Não sofro de “Maladaptative Daydreaming”: não me distraio da realidade por pura necessidade e não considero o meu comportamento de todo compulsivo. Apenas acho o mundo real bastante aborrecido. Para quê dar-lhe atenção quando posso divertir-me muito mais facilmente na minha imaginação? Posso ir buscar a Blimunda, a mulher do médico, o Ricardo Reis, posso retirar todas as personagens do “Memorial do Convento”, do “O Ano a da Morte de Ricardo Reis”, do “Ensaio sobre a cegueira” e recriá-las no meu imaginário, falar com elas, interagir, imaginar-lhes uma vida para além daquela das páginas daqueles livros. Libertá-las e libertar-me a mim mesma nessa fuga da realidade.
Enquanto reflito sobre isto, surge-me de novo o trio. Sim, Blimunda, Ricardo Reis e a mulher do médico.
-Mais tempo para seres feliz no mundo real, lembras-te? – dizem em uníssono, como se tivessem lido o meu pensamento.
Sinto uma tristeza invadir-me. Será que não me querem como companhia?
Foi nesse momento que uma luz na minha mente se acendeu. Saí a correr da biblioteca, ofegante e confusa, só parando no átrio para recuperar.

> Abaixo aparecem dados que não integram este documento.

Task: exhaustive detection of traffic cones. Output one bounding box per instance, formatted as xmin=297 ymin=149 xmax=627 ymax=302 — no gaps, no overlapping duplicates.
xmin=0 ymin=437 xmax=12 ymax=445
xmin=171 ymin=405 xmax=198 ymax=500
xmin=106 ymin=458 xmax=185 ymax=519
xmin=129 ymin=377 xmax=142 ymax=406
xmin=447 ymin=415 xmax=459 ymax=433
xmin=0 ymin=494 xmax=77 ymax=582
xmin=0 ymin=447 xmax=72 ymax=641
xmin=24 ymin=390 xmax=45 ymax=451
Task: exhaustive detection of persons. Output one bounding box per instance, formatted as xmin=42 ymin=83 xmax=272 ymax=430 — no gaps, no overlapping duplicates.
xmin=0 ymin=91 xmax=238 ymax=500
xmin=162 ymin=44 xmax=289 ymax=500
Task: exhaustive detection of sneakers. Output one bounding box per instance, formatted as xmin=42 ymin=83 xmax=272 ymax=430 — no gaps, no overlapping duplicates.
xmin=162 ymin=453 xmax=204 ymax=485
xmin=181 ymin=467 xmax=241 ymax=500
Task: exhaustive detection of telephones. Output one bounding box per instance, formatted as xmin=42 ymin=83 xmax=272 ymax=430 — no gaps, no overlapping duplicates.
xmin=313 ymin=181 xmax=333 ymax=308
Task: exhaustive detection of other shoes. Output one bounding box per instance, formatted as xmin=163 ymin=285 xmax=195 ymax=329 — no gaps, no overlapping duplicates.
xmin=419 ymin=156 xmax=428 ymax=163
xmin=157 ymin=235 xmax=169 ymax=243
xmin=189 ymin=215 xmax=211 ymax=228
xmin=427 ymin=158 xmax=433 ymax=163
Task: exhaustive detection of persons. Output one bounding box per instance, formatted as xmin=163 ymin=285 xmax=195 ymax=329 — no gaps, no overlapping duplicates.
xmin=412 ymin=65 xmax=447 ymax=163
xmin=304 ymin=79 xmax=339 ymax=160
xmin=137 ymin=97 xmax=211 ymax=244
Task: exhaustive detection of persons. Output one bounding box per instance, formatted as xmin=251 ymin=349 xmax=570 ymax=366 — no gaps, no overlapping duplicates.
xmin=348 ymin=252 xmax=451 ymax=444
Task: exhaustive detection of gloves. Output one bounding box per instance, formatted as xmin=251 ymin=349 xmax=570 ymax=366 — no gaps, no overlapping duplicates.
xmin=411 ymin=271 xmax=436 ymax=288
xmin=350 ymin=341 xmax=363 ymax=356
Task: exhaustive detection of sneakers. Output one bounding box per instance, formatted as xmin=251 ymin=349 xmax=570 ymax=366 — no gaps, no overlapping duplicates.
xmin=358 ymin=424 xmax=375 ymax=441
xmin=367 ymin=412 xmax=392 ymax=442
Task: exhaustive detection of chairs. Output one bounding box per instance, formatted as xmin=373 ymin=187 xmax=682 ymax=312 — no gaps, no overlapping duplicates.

Talvez eles tivessem razão, talvez devesse dar uma chance à realidade. Talvez não lhe esteja a dar hipóteses suficientes para provar o seu valor. Talvez pudesse procurar amigos na realidade, como aquela rapariga que acabou de passar por mim, e talvez possamos até ser amigas no futuro. Talvez nem tudo seja tão mau e ser feliz não signifique que tudo tenha que ser obrigatoriamente bom, mas, sim, darmo-nos por satisfeitos com aquilo que temos. Talvez deva tentar procurar a minha felicidade no aqui e agora. Acho que vou tentar.
Num tom envergonhado, de quem vive quase desadaptada, esboço um sorriso à rapariga que passa e meto conversa. Sem grandes formalidades apresento-me e venho a descobrir que temos bastantes pontos em comum. Começo a acreditar que a realidade me poderá ser suficiente. Ela propõe-me uma ida para relvado, o mesmo onde tantas vezes eu estivera com os meus outros amigos, que não ouso confessar-lhe que tenho. Atravessamos o átrio e passamos pela entrada da biblioteca que fica a meio caminho da porta de saída. Olho de esguelha e tomo uma decisão.
Formulo um “obrigado” silencioso e sigo caminho com a minha nova amiga...tenho a sensação de que nunca mais os voltarei a ver.